The Environmental Health Officer advised that background noise from the A2 varied according to the wind direction but was generally in the low to mid-40s without contributory noise from the circuit.  In response to Councillor Bannister, the Principal Planner clarified that the traffic lights would only be altered when the circuit was in use.   The proposal would potentially improve the traffic situation by providing a direct right-hand turn from Canterbury.  It was clarified that the planning permission given for MacLaren had been specific to their needs, and the applicant had confirmed that they would not be in a position to undertake that size of development.   Since that scheme was unlikely to be built, the permission carried little weight as a fall-back position.   In response to Councillor Eddy, it was confirmed that a design and access statement had been submitted which explained the rationale for the design approach taken across the circuit as a whole.   However, Officers had concerns about the size and scale of the buildings, as well as the use of some materials which would give them a stark appearance.   

 

In response to a suggestion by Councillor Jull that the application should be refused on the first ground only, the Principal Planner reminded him that the applicant’s own landscape and visual impact assessment had concluded that there would be visual impacts to varying degrees from several viewpoints.    Moreover, the Kent Downs AONB Unit and the Council’s Principal Ecologist had raised objections to the application.   For these reasons, the second reason for refusal covering the impact on the AONB should be retained.

 

RESOLVED:  That Application No DOV/15/00827 be REFUSED for the following reasons:

(a)   The proposed engineering units (Use Class B1 and B2) are located in an unsustainable countryside location within the Kent Downs Area of Outstanding Natural Beauty. Such a location would fail to support a pattern of development which facilitates the use of sustainable modes of transport or reduces the need to travel, and would intensify the development within the Area of Outstanding Natural Beauty. The application has failed to provide sufficient evidence to demonstrate that these engineering units functionally require such a location or to demonstrate that there is an overriding public interest in their provision.

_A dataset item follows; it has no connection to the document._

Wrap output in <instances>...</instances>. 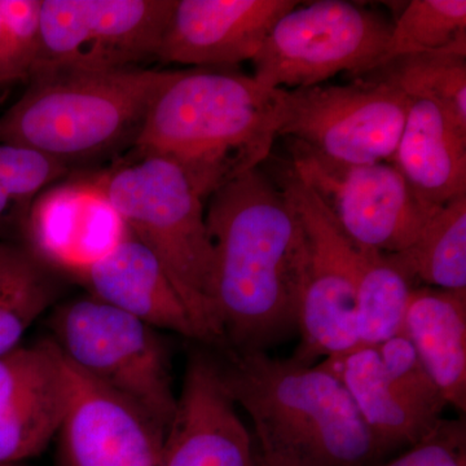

Consequently, these engineering units are contrary to Policies CP1, DM1 and DM3 of the Dover District Core Strategy and paragraphs 17, 29, 115 and 116 of the National Planning Policy Framework.

 

(b)   The proposed development, by virtue of the location, scale, height, design and use of materials of the VIP Building, Grandstand 1, Grandstand 2 and the Scrutineering/Admin/Canteen/Shower/WC Block, and by virtue of the location and scale of the camping area to the south-west of the Public Right of Way ER111, would cause significant harm to the character of the countryside and the tranquillity and landscape and scenic beauty of the Kent Downs Area of Outstanding Natural Beauty, which would not be overcome by the landscaping mitigation which has been proposed. Consequently, the erection of these buildings would be contrary to Dover District Core Strategy Policies CP7, DM15 and DM16 and paragraphs 17, 56, 58, 60, 61, 115 and 116 of the National Planning Policy Framework.

 

 

6.

Appeals and Informal Hearings

To receive information relating to Appeals and Informal Hearings, and appoint Members as appropriate.

Minutes:

The Committee noted that there was no information to receive regarding appeals and informal hearings.

 

7.

Action taken in accordance with the Ordinary Decisions (Council Business) Urgency Procedure

To raise any matters of concern in relation to decisions taken under the above procedure and reported on the Official Members' Weekly News.

Minutes:

The Committee noted that no action had been taken since the last meeting.